The updates will also be tweeted on my Twitter Richard Wang.

chansung18 · September 4, 2020, 12:31pm

So with this awesome plug in, every hugging face models are compatible ready to be used?

muellerzr · September 4, 2020, 12:46pm

What are some differences in the approach of yours compared to @morgan’s fasthugs?

Richard-Wang · September 4, 2020, 1:04pm

Hi @chansung18 @muellerzr, thanks for your interest.
AFAIK, fasthug is fastai + huggingface / transformers, which get you model training and tokenizers (correct me if I am wrong).
And hugdatafast is fastai + huggingface / nlp, which get you Dataloaders.
You should be able to use hugdatafast with blur or fasthug. (Although I haven’t tried.)

muellerzr · September 4, 2020, 2:09pm

Makes perfect sense. Thank you both!

wgpubs · September 5, 2020, 9:20pm

Working on a blogpost/notebook using hugdatafast with blurr sometime this weekend (after I work through some PRs).

I think things should work out fine for the most part, though I’m not so sure about the use cases where post-processing is applied to the raw inputs to get things to line up right with the subword/BPE tokenization (I’m thinking things like question/answering and token classification/NER).

Nice lib! Thanks for making it available.

Richard-Wang · September 8, 2020, 3:13am

Update: add a example for preparing any hugginface/nlp dataset for (traditional) langugage model, or implement custom context window.

Update the update: I cancel the updates.
— Reason — (just for notes, skipping is ok)
Originally I want to introduce LMTransform and CombineTransform, which can do context window over examples. But I suddenly thought there is few cases we need context window across examples. Examples in a dataset are often not consecutive, we don’t need to concatenate texts not related. So these classes might be only useful for my personal use case.

wgpubs · September 8, 2020, 6:28pm

I tried working up an example with blurr, but I failed

Maybe I’m missing something, but I think the problem is that the datasets/dataloaders returned from Hugdatafast only returns the “input_ids” … whereas blurr is designed to return (and work against) all the other things associated to a text sequence depending on the architecture (e.g., input_ids, attention_mask, token_type_ids, etc…)

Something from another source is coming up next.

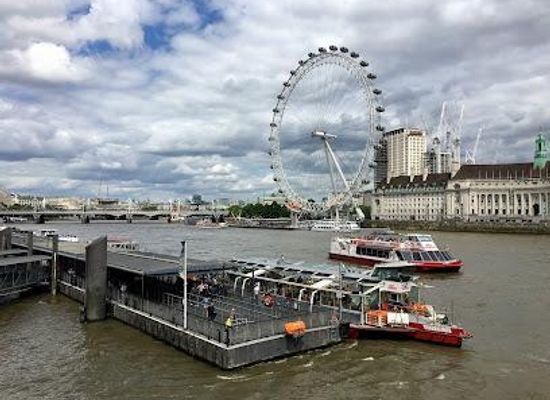 united-kingdom/surrey/attraction/westminster-pier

So for example, here is what one batch of Hugdatafast looks like …

… and here is what it looks like in blurr

Screen Shot 2020-09-08 at 11.26.17 AM

If you got any ideas on how to make the two play nicely together, I’m all ears. Lmk what you think.

-wg

Richard-Wang · September 9, 2020, 1:10am

Hi @wgpubs,
Although it is a more sophisticated example, you might want to take a look at https://github.com/richarddwang/electra_pytorch/blob/8d6c97360c59c7e3be3df2d9d4da0eb63210830a/finetune.py#L161-L217, where I can get this.

hugdatafast doesn’t provide built-in preprocessing, you need to map your hf/nlp dataset (write your own preprocessing logic) and then hugdatafast make the preprocessed hf/nlp dataset all the way to Dataloaders we are familiar with.